GDD has a commitment to open science, transparency, and high quality research. The lead authors (first and corresponding/senior authors) are responsible for validating that the below checklist is complete before a project is submitted to a peer-reviewed journal.

Warning

This is a work in progress and subject to improvement. Check back as you start to wrap up your project.

During the project

  • Elicit feedback from co-authors throughout the conception, analysis, and manuscript writing phases of the project, as appropriate.

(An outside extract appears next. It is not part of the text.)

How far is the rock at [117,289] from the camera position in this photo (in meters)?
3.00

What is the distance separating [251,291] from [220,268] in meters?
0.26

Consult with the project lead on when and how feedback should be elicited.
  • Discuss authorship, author order, and expectations of author contributions explicitly. Do not wait until the end to discuss these things!
  • Ensure the project and scope of analyses was approved by the appropriate ethical review board(s). In Geneva usually it will be either CUREG or CCER but work outside Switzerland will also require local ethics approval.
  • Code written with AI assistance should be disclosed in commit statements or commit authorship on Github.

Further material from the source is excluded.